En un sector como el de la robótica, que cuenta con más reticencias que la propia inteligencia artificial, escenificar demostraciones que dejen un poso de optimismo es complicado, más si cabe cuando también existen pruebas que terminan en fiasco, como pasó recientemente con Optimus, el robot humanoide de Tesla.

Pese a las tres dificultades que todavía auguran algunos de los principales protagonistas tecnológicos como es el caso del mismísimo Elon Musk, para quien el diseño de la destreza manual en robots, la aplicación en el mundo real de la inteligencia artificial que los mueve y su producción en masa son retos importantes, lo cierto es que las compañías avanzan, en términos generales, con paso firme.

Cuatro años de despliegue de robots humanoides

Para demostrar que dicho empeño va por buen camino, la compañía de robótica noruega 1X ha alcanzado un acuerdo estratégico con la firma de inversión sueca EQT Ventures para llevar su robot humanoide Neo, diseñado inicialmente para uso doméstico, al entorno industrial.

La confianza de EQT Ventures en el potencial de los robots humanoides se percibe en el hecho de que no solo es cliente de 1X, sino que también es inversor de la empresa de robótica. A través de este acuerdo, anunciado el jueves y del que se hizo eco TechCrunch, entre el año próximo y 2030 llegarán a puestos de manufactura, logística y operaciones de almacén 10.000 ejemplares del robot Neo en las más de 300 compañías de la cartera global de EQT.

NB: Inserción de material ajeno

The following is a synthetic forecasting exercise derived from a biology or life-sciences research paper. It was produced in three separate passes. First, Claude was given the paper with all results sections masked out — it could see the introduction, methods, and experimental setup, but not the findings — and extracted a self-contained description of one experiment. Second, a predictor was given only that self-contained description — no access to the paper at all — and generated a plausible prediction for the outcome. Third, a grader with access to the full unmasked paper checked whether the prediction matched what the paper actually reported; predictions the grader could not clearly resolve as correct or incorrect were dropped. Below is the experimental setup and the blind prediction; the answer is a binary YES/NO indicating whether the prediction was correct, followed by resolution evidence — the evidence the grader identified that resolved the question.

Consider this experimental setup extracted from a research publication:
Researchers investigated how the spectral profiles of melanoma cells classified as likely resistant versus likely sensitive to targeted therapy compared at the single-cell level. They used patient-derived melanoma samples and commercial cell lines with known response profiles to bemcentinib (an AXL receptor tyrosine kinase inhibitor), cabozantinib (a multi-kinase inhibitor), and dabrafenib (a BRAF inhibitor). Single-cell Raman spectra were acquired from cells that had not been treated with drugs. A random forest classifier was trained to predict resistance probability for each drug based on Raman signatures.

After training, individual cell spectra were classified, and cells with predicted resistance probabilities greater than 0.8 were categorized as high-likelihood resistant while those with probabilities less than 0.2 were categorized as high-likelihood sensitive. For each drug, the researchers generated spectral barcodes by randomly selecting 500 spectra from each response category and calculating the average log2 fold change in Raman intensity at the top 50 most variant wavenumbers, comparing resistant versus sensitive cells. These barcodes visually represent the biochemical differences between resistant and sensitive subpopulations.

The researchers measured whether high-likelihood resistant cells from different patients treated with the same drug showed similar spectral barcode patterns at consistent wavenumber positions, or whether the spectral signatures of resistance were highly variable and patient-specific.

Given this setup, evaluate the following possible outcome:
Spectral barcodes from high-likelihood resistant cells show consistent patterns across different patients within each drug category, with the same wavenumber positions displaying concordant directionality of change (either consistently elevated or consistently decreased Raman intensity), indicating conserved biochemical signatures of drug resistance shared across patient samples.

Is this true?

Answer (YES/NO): YES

La operación supone un ligero cambio de perspectiva por parte de 1X, que había ideado en su origen a Neo como el “primer robot humanoide listo para el consumidor, diseñado para transformar la vida en el hogar”. Ahora, y pese a contar con ejemplares teóricamente más enfocados a su empleo en entornos industriales como el humanoide bautizado como Eve Industrial, el acuerdo con EQT Ventures contempla que sea específicamente el modelo de humanoide Neo quien vaya a servir en esa faceta de logística y almacén de las compañías del conglomerado inversor.

Se trata de un cambio de rol en el fin hacia el que se orientan las capacidades de Neo. En el momento de su lanzamiento y con esa idea de robot para el hogar, su precio de salida era de 20.000 dólares para ser un ayudante doméstico. Ahora, 1X amplía el espectro de operatividad de Neo para lograr que la inversión merezca la pena llevando a cabo operaciones en instalaciones, de almacenamiento, fabricación y atención médica para las 300 compañías que aglutina EQT en su cartera global.